* [Required work]:
Copy out only the lines running from the one that contains "What is the distance between" through the end of the listing. Pictures stay out.
[Begin Rows]
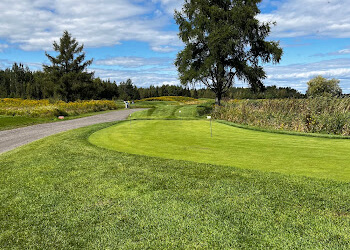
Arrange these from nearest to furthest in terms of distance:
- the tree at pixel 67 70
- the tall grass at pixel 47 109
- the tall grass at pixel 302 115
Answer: the tall grass at pixel 302 115 < the tall grass at pixel 47 109 < the tree at pixel 67 70

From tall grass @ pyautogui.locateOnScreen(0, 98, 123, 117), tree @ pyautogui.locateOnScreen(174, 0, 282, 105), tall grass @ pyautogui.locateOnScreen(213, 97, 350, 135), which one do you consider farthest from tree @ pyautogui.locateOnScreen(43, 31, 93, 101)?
tall grass @ pyautogui.locateOnScreen(213, 97, 350, 135)

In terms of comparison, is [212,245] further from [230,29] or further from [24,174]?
[230,29]

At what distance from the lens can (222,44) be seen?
2531 centimetres

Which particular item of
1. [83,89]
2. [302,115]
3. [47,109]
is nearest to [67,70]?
[83,89]

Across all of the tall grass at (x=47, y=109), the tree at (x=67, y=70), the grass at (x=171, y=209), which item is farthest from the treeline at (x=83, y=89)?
the grass at (x=171, y=209)

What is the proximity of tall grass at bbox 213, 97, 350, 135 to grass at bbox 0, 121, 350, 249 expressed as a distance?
9.32 m

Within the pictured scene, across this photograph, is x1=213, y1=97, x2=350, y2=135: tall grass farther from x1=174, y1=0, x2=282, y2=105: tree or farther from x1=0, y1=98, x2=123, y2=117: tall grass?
x1=0, y1=98, x2=123, y2=117: tall grass

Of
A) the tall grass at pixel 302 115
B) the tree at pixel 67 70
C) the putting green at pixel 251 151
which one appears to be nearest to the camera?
the putting green at pixel 251 151

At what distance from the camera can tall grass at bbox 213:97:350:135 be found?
40.3 ft

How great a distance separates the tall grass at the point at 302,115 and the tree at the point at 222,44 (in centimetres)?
1032

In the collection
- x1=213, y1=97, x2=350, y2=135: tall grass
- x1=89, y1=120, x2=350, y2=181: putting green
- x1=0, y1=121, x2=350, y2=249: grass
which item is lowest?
x1=0, y1=121, x2=350, y2=249: grass

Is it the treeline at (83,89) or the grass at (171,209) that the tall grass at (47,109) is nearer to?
the treeline at (83,89)

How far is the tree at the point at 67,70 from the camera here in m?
42.9

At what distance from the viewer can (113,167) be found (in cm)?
579
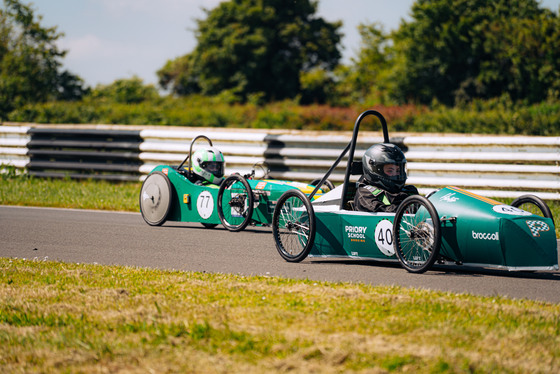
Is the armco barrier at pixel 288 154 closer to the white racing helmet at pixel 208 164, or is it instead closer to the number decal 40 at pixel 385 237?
the white racing helmet at pixel 208 164

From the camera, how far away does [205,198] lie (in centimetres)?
1076

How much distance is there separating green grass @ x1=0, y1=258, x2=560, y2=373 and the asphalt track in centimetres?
73

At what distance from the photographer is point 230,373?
3812 mm

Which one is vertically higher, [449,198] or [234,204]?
[449,198]

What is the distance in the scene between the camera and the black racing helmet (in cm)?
766

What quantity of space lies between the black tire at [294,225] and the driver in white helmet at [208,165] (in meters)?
2.92

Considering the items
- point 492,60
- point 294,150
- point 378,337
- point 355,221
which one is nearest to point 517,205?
point 355,221

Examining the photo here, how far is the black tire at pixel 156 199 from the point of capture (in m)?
11.1

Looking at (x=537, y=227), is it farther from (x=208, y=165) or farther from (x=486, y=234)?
(x=208, y=165)

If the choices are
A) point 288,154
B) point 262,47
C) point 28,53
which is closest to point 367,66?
point 262,47

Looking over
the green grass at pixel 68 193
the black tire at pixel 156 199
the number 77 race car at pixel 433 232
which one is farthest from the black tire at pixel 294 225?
the green grass at pixel 68 193

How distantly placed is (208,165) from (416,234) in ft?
15.7

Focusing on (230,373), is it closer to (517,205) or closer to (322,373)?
(322,373)

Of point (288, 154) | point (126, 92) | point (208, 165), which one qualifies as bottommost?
point (208, 165)
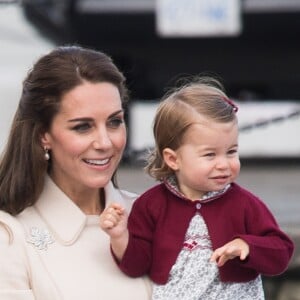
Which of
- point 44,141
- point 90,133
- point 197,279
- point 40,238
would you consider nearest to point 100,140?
point 90,133

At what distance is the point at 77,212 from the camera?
8.19 ft

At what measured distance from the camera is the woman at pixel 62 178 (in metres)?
2.32

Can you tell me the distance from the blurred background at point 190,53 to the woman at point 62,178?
489 cm

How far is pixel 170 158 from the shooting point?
2.43 m

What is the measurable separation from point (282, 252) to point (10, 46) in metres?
13.6

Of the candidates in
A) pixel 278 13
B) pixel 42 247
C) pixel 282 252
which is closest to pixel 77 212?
pixel 42 247

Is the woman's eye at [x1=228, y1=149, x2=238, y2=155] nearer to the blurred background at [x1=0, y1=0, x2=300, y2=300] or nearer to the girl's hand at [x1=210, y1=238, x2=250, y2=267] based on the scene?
the girl's hand at [x1=210, y1=238, x2=250, y2=267]

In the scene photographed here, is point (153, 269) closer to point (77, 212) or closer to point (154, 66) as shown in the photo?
point (77, 212)

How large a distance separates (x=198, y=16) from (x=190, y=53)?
226 inches

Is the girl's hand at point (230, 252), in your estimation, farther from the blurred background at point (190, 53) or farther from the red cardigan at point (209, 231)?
the blurred background at point (190, 53)

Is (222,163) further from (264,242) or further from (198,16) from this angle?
(198,16)

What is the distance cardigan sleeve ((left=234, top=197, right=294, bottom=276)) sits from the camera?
2266mm

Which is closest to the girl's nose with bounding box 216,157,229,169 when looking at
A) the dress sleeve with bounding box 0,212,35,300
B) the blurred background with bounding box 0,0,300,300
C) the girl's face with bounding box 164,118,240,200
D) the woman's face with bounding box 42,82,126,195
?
the girl's face with bounding box 164,118,240,200

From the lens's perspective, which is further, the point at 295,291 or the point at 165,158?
the point at 295,291
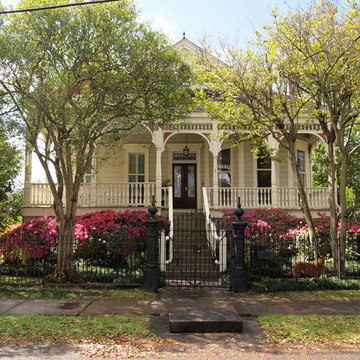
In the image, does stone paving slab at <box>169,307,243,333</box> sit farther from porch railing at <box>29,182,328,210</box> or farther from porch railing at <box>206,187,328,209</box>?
porch railing at <box>206,187,328,209</box>

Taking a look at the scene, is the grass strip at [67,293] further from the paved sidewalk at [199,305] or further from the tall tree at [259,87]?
the tall tree at [259,87]

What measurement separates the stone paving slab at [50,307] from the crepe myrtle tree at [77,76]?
1660mm

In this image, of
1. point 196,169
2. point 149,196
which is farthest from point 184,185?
point 149,196

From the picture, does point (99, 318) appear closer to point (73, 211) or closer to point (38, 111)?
point (73, 211)

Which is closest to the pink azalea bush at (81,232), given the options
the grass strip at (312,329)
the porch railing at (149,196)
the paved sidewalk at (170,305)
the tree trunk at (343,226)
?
the porch railing at (149,196)

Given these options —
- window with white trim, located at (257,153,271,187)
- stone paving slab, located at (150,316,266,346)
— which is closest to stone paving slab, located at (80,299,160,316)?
stone paving slab, located at (150,316,266,346)

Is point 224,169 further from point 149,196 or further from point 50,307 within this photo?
point 50,307

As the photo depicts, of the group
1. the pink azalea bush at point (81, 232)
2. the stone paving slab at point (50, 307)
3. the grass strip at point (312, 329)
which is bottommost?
the grass strip at point (312, 329)

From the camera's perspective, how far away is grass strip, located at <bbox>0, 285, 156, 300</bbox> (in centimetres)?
823

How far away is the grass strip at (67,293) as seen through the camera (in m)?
8.23

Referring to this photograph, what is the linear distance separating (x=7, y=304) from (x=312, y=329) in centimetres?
590

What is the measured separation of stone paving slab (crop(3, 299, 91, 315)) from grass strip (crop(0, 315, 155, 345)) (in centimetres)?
35

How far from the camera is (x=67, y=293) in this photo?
8.50m

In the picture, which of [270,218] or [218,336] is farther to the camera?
[270,218]
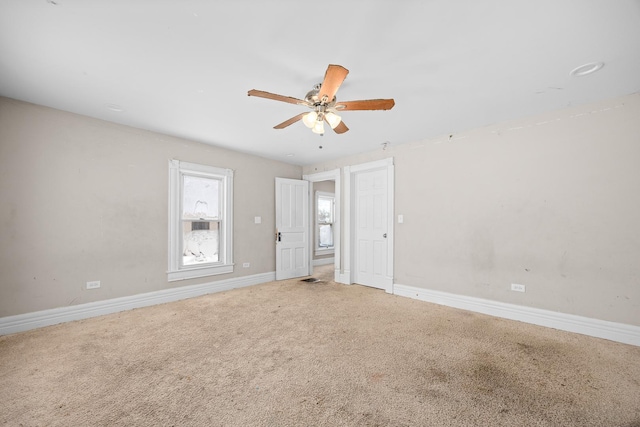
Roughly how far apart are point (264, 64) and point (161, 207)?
2882mm

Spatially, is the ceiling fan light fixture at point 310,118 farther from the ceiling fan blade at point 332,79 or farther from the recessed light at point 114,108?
the recessed light at point 114,108

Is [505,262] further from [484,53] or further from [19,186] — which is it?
[19,186]

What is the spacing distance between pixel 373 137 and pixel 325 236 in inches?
161

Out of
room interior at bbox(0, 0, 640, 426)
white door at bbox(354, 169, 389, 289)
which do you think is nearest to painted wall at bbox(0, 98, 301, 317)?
room interior at bbox(0, 0, 640, 426)

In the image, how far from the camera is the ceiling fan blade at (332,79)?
5.96 feet

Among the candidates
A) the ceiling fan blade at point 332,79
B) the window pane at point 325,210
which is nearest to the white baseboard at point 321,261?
the window pane at point 325,210

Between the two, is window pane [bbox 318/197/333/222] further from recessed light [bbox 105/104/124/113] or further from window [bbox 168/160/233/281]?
recessed light [bbox 105/104/124/113]

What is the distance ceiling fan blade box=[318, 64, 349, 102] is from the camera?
182 cm

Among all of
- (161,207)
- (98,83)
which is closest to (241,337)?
(161,207)

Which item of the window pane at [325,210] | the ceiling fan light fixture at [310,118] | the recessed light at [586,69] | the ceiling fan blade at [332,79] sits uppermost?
the recessed light at [586,69]

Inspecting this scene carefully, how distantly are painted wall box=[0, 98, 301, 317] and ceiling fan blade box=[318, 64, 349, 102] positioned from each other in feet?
10.1

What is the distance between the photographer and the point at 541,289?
3.20 meters

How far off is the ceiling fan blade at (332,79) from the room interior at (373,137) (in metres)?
0.29

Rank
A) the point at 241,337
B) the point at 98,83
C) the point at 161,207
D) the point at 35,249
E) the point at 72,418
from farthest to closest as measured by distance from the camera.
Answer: the point at 161,207, the point at 35,249, the point at 241,337, the point at 98,83, the point at 72,418
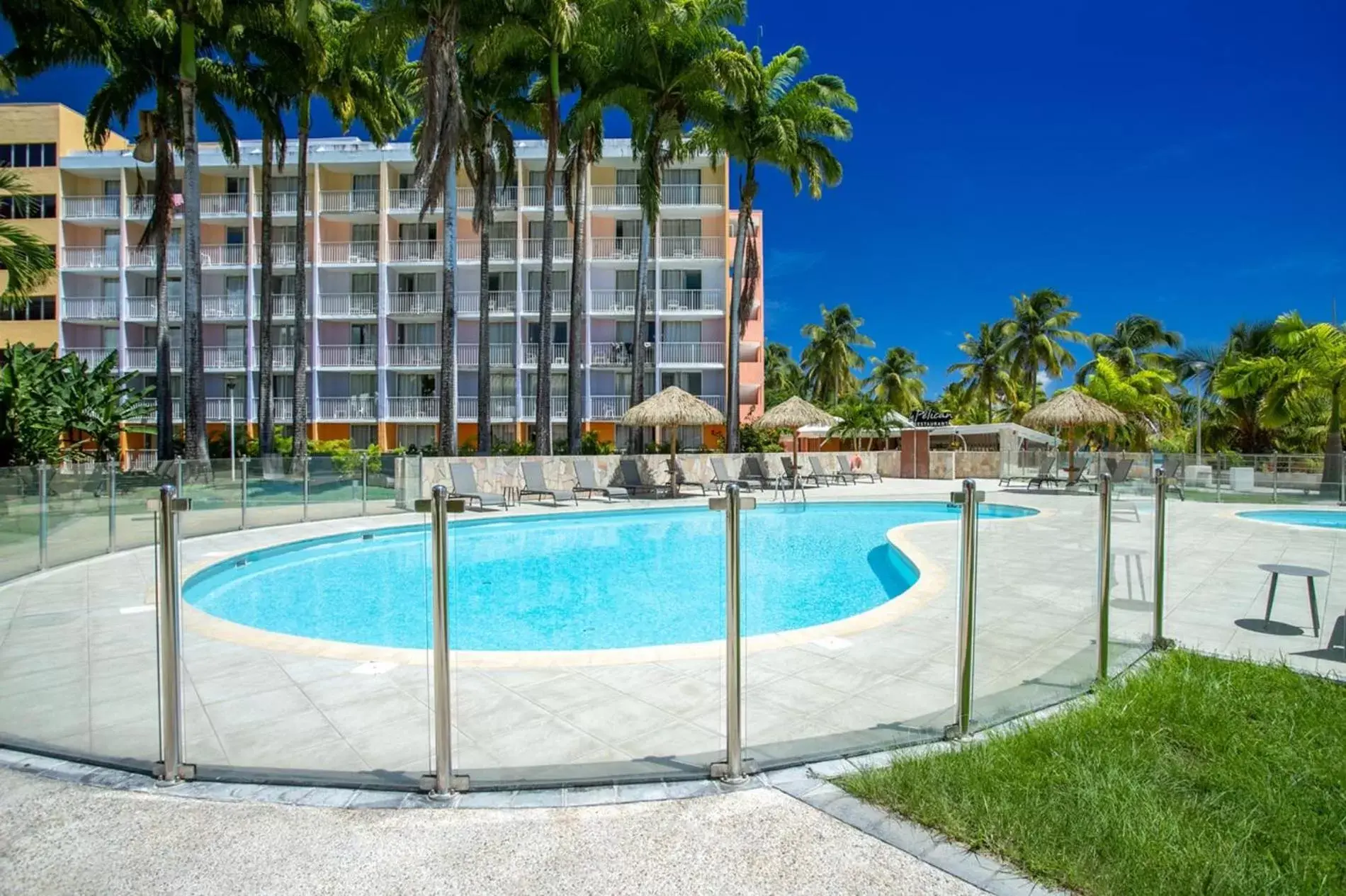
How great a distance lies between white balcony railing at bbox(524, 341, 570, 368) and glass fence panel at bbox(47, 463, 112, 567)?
[End Rows]
* [Task response]:
What is the distance between the photographer and the point at 541,289?
3.20 meters

How far off is the ceiling fan blade at (332,79) from the room interior at (373,137) (in metres)?
0.29

Rank
A) the point at 241,337
B) the point at 98,83
C) the point at 161,207
D) the point at 35,249
E) the point at 72,418
from farthest to closest as measured by distance from the camera.
Answer: the point at 161,207, the point at 35,249, the point at 241,337, the point at 98,83, the point at 72,418
How great a distance lies between white balcony railing at bbox(524, 341, 570, 368) and glass fence panel at bbox(47, 463, 112, 567)?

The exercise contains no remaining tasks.